**Kutipan Teks:**
● ● ● ● ● ● ●
Lifestyle Blogger Medan - Aku yakin! Setiap orang memiliki mimpi dan keinginan,
yang tak semua orang mau memahami itu. Aku tak tau, bagaimana bisa, minda
memiliki hasrat untuk menuliskan secuil kisah, yang mungkin tak semua orang
ingin membaca. Baiklah! Aku akan bercerita tentang mimpi orang lain. Ya, mimpi
orang lain bukan mimpiku.
Dulu aku pernah membuat sebuah film berjudul klasik. Ya,
film pendek berjudul Amanah. Film itu aku garap bersama teman-teman di masa
putih abu-abu. Film yang kugagas dengan balutan kisah tentang pengorbanan.
Entah
darimana, jari-jemari ini memiliki tenaga untuk membuat sebuah kisah konyol,
kisah yang ditertawakan dan direndahkan saat penilaian film itu berlangsung.
Cukup konyol memang. Bagaimana mungkin, di dunia ini ada orang yang mau
mengorbankan mimpinya demi orang lain?
● ● ● ● ● ● ●
**Baris Data:**
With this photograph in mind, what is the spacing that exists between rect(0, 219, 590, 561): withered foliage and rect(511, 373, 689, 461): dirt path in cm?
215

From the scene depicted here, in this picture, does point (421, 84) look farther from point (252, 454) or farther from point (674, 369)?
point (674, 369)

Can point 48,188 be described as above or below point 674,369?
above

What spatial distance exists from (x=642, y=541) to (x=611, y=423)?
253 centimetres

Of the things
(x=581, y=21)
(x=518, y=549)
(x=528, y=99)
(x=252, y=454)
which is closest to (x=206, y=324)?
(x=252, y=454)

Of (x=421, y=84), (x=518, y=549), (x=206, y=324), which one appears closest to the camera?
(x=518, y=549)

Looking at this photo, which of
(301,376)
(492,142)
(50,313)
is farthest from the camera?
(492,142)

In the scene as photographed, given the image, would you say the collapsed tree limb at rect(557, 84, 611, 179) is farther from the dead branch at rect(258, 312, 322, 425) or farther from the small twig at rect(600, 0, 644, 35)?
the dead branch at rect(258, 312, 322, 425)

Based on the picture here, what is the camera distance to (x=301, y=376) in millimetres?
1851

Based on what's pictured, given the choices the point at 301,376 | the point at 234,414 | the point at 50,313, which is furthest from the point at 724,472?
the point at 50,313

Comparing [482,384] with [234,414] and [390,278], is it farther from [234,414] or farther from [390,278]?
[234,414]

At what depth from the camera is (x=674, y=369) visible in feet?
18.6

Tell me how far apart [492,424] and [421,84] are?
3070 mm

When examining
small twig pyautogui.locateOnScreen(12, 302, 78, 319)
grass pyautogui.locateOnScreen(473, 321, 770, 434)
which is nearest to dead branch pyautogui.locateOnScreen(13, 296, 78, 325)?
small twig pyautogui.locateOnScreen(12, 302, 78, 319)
● ● ● ● ● ● ●
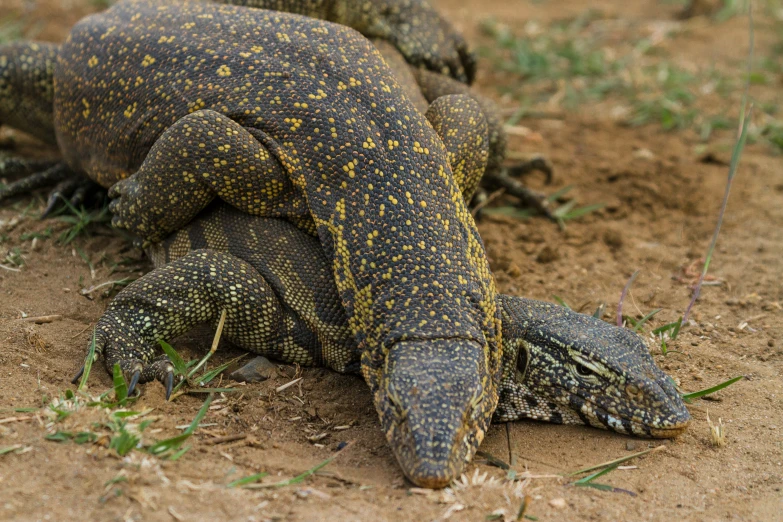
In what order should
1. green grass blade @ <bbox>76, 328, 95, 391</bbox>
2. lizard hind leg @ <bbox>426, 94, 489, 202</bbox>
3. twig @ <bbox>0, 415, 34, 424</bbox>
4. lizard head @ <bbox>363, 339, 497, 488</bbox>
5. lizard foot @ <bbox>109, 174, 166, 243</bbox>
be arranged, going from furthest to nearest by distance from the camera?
● ● ● ● ● ● ●
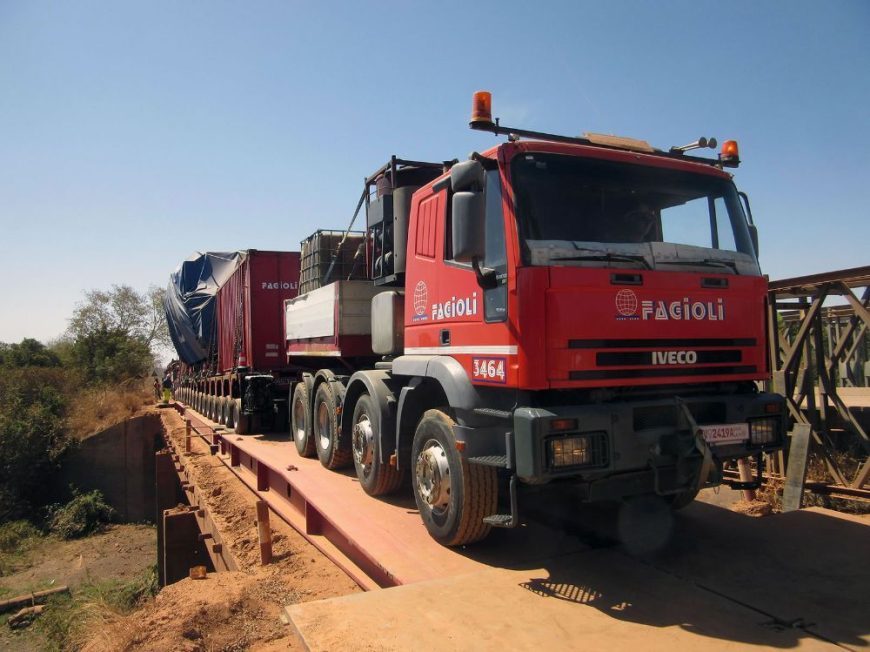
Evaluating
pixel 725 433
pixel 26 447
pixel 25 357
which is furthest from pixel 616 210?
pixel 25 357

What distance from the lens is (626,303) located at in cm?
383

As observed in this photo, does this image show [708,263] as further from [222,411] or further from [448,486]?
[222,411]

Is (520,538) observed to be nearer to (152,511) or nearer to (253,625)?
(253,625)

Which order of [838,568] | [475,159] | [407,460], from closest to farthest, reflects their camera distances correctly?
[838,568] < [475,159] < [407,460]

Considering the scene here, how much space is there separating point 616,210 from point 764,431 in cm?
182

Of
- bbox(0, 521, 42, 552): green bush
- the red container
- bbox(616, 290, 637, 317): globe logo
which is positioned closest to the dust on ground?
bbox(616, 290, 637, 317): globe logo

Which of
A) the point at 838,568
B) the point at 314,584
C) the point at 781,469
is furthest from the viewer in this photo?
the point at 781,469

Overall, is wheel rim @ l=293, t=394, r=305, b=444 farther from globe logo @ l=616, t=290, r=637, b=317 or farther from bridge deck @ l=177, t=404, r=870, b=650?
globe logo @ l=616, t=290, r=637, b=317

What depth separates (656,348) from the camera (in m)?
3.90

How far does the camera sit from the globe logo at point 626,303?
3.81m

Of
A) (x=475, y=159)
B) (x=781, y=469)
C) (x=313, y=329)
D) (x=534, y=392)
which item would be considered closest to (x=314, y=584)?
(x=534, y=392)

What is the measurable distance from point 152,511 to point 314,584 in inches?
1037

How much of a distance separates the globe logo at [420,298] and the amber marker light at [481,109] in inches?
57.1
● ● ● ● ● ● ●
**Isi Latihan:**
Lanjutkan tulisan tentang film pendek Amanah itu, mulai dari setelah kalimat terakhirnya. Baris-baris data tersebut diambil dari sumber lain yang tidak berkaitan dengan teks.

**Jawaban:**
Kamu boleh tertawa dengan cerita konyol itu. Seorang
guruku juga berkata, “Mana ada orang yang mau merelakan mimpinya demi orang
lain?”. Ya, itu adalah haknya sebagai seorang guru untuk mencerca kelogisan
cerita yang kubuat. Tapi, apakah ada hal yang mustahil di dunia ini? Aku dan
kamu sepakat untuk menggelengkan kepala, memberikan ketidak setujuan.
Film itu seperti sebuah doa. Allah mewujudkannya. Aku
sang pembuat cerita itu, kini dicoba untuk melakoni karakter yang telah kubuat.
Karakter Keyla, seorang gadis yang merelakan mimpinya demi mimpi orang lain.
Sekarang, aku mulai merasa konyol. Benar, di dunia ini tidak ada yang mustahil.
Film yang awalnya kubuat hanya sebagai karangan, kini Allah mengujiku dengan
apa yang telah kubuat.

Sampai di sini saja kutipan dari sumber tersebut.